PROJECT SUMMARY Human inner ear tissues, sensory cells in particular, are scarce for experimentation, since biopsy is not a standard procedure for patients with profound hearing loss or balance disorders. To circumvent this challenge, we recently established a defined 3D culture system to efficiently generate human inner ear sensory epithelia from aggregates of human pluripotent stem cells. These so-called “human inner ear organoids” harbor a layer of tightly packed supporting cells and hair cells that are innervated by sensory neurons. Based on our initial characterization, these human stem cell-derived hair cells exhibit structural, biochemical and functional properties comparable to those of native sensory hair cells. The primary goal of this application is to define the temporal progression, transcriptional pathways, structural changes and protein-protein interactions during sensory cell differentiation in the human inner ear organoid. In Aim 1, we will test how PAX2-positive otic progenitors give rise to different cell types in the inner ear. Using a combination of single-cell RNA-seq, ChIP- seq and lineage-tracing analyses, we will determine developmental trajectories of gene expression, lineage specification and transcriptional networks essential for specification of hair cells and sensory neurons in the human inner ear. In Aim 2, we will elucidate the transcriptional pathways distinctive for vestibular vs. cochlear specification and determine biochemical and structural properties of hair cells derived from ventralized otic progenitors. In Aim 3, we will define temporal progression of hair cell differentiation (e.g. hair bundle and ribbon synapse development) in human inner ear organoids at both light and electron microscopic levels. Additionally, using a combination of single-cell electrophysiology and optogenetics, we will test whether human stem cell-derived hair cells make functional synaptic connections with sensory neurons that are concomitantly arising in culture. Moreover, using yeast two-hybrid screening, we will identify novel protein-protein interactions essential for hair bundle formation.

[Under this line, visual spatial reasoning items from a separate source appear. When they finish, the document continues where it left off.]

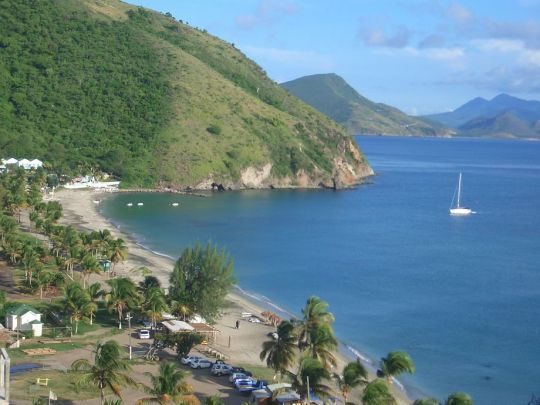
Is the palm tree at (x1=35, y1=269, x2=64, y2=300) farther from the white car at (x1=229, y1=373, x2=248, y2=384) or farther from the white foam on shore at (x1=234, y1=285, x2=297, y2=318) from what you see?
the white car at (x1=229, y1=373, x2=248, y2=384)

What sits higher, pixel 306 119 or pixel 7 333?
pixel 306 119

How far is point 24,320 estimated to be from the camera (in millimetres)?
47719

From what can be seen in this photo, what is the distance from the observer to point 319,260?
82.4m

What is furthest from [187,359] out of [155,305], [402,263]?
[402,263]

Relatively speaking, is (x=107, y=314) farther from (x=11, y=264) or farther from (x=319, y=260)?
(x=319, y=260)

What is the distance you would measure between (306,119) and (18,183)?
87368mm

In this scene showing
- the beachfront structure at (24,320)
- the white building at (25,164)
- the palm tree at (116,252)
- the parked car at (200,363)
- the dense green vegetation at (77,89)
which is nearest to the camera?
the parked car at (200,363)

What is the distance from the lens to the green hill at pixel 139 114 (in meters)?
140

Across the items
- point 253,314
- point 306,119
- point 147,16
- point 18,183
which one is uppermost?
point 147,16

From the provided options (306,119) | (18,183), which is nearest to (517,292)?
(18,183)

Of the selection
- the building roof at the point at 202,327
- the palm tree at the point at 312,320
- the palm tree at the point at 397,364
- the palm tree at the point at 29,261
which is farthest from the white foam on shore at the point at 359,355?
the palm tree at the point at 29,261

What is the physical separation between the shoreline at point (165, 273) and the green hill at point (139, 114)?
1972cm

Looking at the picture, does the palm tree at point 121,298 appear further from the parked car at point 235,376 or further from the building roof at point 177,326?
the parked car at point 235,376

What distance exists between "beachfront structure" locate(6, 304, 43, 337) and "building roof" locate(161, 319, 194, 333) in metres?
7.38
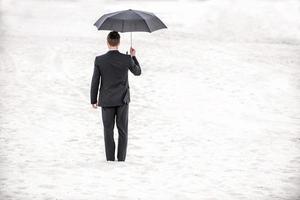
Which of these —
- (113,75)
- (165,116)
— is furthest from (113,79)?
(165,116)

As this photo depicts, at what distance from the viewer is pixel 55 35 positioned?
82.8 ft

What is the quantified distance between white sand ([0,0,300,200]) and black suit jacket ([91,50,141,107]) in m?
0.87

By accomplishing these aims, we will not only advance our understanding of the biology of human inner ear development, but also establish a defined and scalable human model system with which to investigate pathogenesis of various forms of hereditary inner ear disorders and identify compounds with the potential of regenerating hair cells in humans.

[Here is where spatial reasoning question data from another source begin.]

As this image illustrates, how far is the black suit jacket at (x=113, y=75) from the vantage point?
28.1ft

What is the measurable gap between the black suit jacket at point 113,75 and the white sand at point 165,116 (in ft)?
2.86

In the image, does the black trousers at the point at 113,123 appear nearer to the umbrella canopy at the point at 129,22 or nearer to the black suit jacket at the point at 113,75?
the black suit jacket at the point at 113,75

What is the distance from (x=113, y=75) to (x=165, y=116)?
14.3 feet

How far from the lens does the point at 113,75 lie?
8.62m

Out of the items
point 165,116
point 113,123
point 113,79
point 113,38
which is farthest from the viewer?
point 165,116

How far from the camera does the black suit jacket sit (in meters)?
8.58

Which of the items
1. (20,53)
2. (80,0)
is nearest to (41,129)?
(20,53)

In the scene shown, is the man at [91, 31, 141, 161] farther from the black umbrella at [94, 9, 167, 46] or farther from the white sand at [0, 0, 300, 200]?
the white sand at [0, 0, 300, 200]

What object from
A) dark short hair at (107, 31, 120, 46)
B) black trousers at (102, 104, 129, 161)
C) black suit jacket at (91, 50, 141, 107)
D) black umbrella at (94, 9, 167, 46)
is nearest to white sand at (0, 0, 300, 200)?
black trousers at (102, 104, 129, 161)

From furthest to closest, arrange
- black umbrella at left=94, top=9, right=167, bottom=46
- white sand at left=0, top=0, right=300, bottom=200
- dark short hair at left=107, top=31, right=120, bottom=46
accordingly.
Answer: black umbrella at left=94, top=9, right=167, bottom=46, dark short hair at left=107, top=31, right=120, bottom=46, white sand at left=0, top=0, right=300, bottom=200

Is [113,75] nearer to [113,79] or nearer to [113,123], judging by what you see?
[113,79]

项目摘要 人类内耳组织，特别是感觉细胞，在实验中是稀缺的，因为活组织检查不是一种有效的方法。 严重听力损失或平衡障碍患者的标准程序。为了规避这一挑战， 我们最近建立了一个定义的三维培养系统，以有效地产生人内耳感觉上皮细胞 从人类多能干细胞的聚集体中。这些所谓的“人类内耳类器官”拥有一层 由感觉神经元支配的紧密排列的支持细胞和毛细胞组成。根据我们最初的 这些人干细胞衍生的毛细胞表现出结构、生物化学和功能特性， 与天然感觉毛细胞的性质相当。此应用程序的主要目标是定义 时间进程，转录途径，结构变化和蛋白质-蛋白质相互作用， 人内耳类器官中感觉细胞的分化。在目标1中，我们将测试PAX 2阳性耳 祖细胞在内耳中产生不同的细胞类型。使用单细胞RNA-seq、ChIP- seq和谱系追踪分析，我们将确定基因表达的发展轨迹， 在毛细胞和感觉神经元的特化和转录网络必不可少的， 人的内耳在目标2中，我们将阐明前庭与耳蜗不同的转录途径， 对源自腹侧化耳毛细胞的生物化学和结构特性进行鉴定和测定 祖先在目标3中，我们将定义毛细胞分化的时间进程（例如毛束和毛细胞分化）。 带状突触发育）在人类内耳类器官中的光镜和电镜水平。 此外，使用单细胞电生理学和光遗传学的组合，我们将测试人类是否 干细胞衍生的毛细胞与感觉神经元形成功能性突触连接， 在文化中兴起。此外，利用酵母双杂交筛选，我们将确定新的蛋白质-蛋白质 毛束形成的关键相互作用。通过实现这些目标，我们不仅将推进我们的 了解人类内耳发育的生物学，而且还建立了一个定义和可扩展的 用于研究各种形式遗传性内耳疾病发病机制的人类模型系统 并鉴定出具有再生人类毛细胞潜力的化合物。